- Born: 1878 Slobozia-Hodorogea
- Died: 20 August 1917 (aged 38–39) Chişinău
- Occupation: engineer
- Political party: National Moldavian Party

= Andrei Hodorogea =

Romanian-Moldovan politician (1878–1917)

Andrei Hodorogea (1878, Slobozia-Hodorogea - 20 August 1917, Chişinău) was a politician from Bessarabia.

==Biography==
Andrei Hodorogea was born in 1878 in Slobozia-Hodorogea. He studied in Cucuruzeni and then in Russia and became an engineer.
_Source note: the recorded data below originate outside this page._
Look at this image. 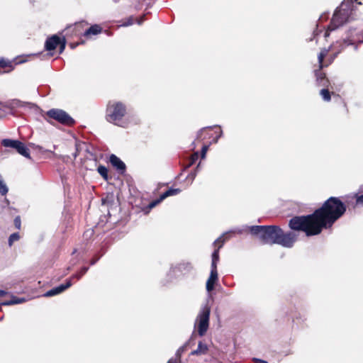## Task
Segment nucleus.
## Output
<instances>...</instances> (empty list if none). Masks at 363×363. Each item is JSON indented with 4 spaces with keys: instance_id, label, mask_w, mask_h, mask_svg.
<instances>
[{
    "instance_id": "obj_1",
    "label": "nucleus",
    "mask_w": 363,
    "mask_h": 363,
    "mask_svg": "<svg viewBox=\"0 0 363 363\" xmlns=\"http://www.w3.org/2000/svg\"><path fill=\"white\" fill-rule=\"evenodd\" d=\"M345 211L344 203L337 197H330L313 214L291 218L289 227L304 231L307 236L315 235L320 233L323 228H330Z\"/></svg>"
},
{
    "instance_id": "obj_2",
    "label": "nucleus",
    "mask_w": 363,
    "mask_h": 363,
    "mask_svg": "<svg viewBox=\"0 0 363 363\" xmlns=\"http://www.w3.org/2000/svg\"><path fill=\"white\" fill-rule=\"evenodd\" d=\"M253 235L257 236L264 244H276L281 233L277 225H252L248 227Z\"/></svg>"
},
{
    "instance_id": "obj_3",
    "label": "nucleus",
    "mask_w": 363,
    "mask_h": 363,
    "mask_svg": "<svg viewBox=\"0 0 363 363\" xmlns=\"http://www.w3.org/2000/svg\"><path fill=\"white\" fill-rule=\"evenodd\" d=\"M127 112L125 104L120 101L109 102L106 109V120L114 125L125 127L126 123L123 117Z\"/></svg>"
},
{
    "instance_id": "obj_4",
    "label": "nucleus",
    "mask_w": 363,
    "mask_h": 363,
    "mask_svg": "<svg viewBox=\"0 0 363 363\" xmlns=\"http://www.w3.org/2000/svg\"><path fill=\"white\" fill-rule=\"evenodd\" d=\"M351 13L352 10L347 4H342L340 8H337L333 14L328 30L325 33V37L327 38L329 35L328 31L333 30L350 21Z\"/></svg>"
},
{
    "instance_id": "obj_5",
    "label": "nucleus",
    "mask_w": 363,
    "mask_h": 363,
    "mask_svg": "<svg viewBox=\"0 0 363 363\" xmlns=\"http://www.w3.org/2000/svg\"><path fill=\"white\" fill-rule=\"evenodd\" d=\"M211 308L208 303L202 306L194 323V328H196L197 333L200 337H203L206 333L209 328Z\"/></svg>"
},
{
    "instance_id": "obj_6",
    "label": "nucleus",
    "mask_w": 363,
    "mask_h": 363,
    "mask_svg": "<svg viewBox=\"0 0 363 363\" xmlns=\"http://www.w3.org/2000/svg\"><path fill=\"white\" fill-rule=\"evenodd\" d=\"M2 146L14 149L18 154L26 158H30L29 149L25 144L18 140L3 139L1 140Z\"/></svg>"
},
{
    "instance_id": "obj_7",
    "label": "nucleus",
    "mask_w": 363,
    "mask_h": 363,
    "mask_svg": "<svg viewBox=\"0 0 363 363\" xmlns=\"http://www.w3.org/2000/svg\"><path fill=\"white\" fill-rule=\"evenodd\" d=\"M47 116L63 125H71L74 123V119L65 111L61 109H50L47 112Z\"/></svg>"
},
{
    "instance_id": "obj_8",
    "label": "nucleus",
    "mask_w": 363,
    "mask_h": 363,
    "mask_svg": "<svg viewBox=\"0 0 363 363\" xmlns=\"http://www.w3.org/2000/svg\"><path fill=\"white\" fill-rule=\"evenodd\" d=\"M279 238L277 239L276 244L280 245L284 247L291 248L294 246L296 239L297 235L294 232L284 233L281 229Z\"/></svg>"
},
{
    "instance_id": "obj_9",
    "label": "nucleus",
    "mask_w": 363,
    "mask_h": 363,
    "mask_svg": "<svg viewBox=\"0 0 363 363\" xmlns=\"http://www.w3.org/2000/svg\"><path fill=\"white\" fill-rule=\"evenodd\" d=\"M231 232L225 233L214 241L213 245H218V246L212 253L211 268L217 269V263L219 261V250L222 247L225 241L229 238V234Z\"/></svg>"
},
{
    "instance_id": "obj_10",
    "label": "nucleus",
    "mask_w": 363,
    "mask_h": 363,
    "mask_svg": "<svg viewBox=\"0 0 363 363\" xmlns=\"http://www.w3.org/2000/svg\"><path fill=\"white\" fill-rule=\"evenodd\" d=\"M59 45H60V52H62L65 48V39L63 38L62 40L60 37L54 35L46 40L45 43V48L48 51H52L54 50Z\"/></svg>"
},
{
    "instance_id": "obj_11",
    "label": "nucleus",
    "mask_w": 363,
    "mask_h": 363,
    "mask_svg": "<svg viewBox=\"0 0 363 363\" xmlns=\"http://www.w3.org/2000/svg\"><path fill=\"white\" fill-rule=\"evenodd\" d=\"M179 192H180L179 189L170 188L169 189H167L160 194V197L158 199H157L150 203V208L155 207L156 205L159 204L161 201H162L166 198L171 196L177 195L178 194H179Z\"/></svg>"
},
He advocated the national cause and in 1917 became an activist of the National Moldavian Party

In the evening of 20 August 1917 some 200 Russian soldiers, with Bolshevist leaders, seized and murdered two of the most conspicuous Moldavian leaders, Andrei Hodorogea and Simeon G. Murafa, in Chişinău itself.

==Honours==
- Andrei Hodorogea Street (former Raleev Street), in Sectorul Botanica, Chişinău
- Monument to Simion Murafa, Alexei Mateevici and Andrei Hodorogea, opened in 1933

== Bibliography ==
- Eremia, Anatol (2001). Unitatea patrimoniului onomastic românesc. Toponimie. Antroponimie (ed. ediție jubiliară). Chișinău: Centrul Național de Terminologie, ed. „Iulian”. p. 62. ISBN 9975-922-45-7.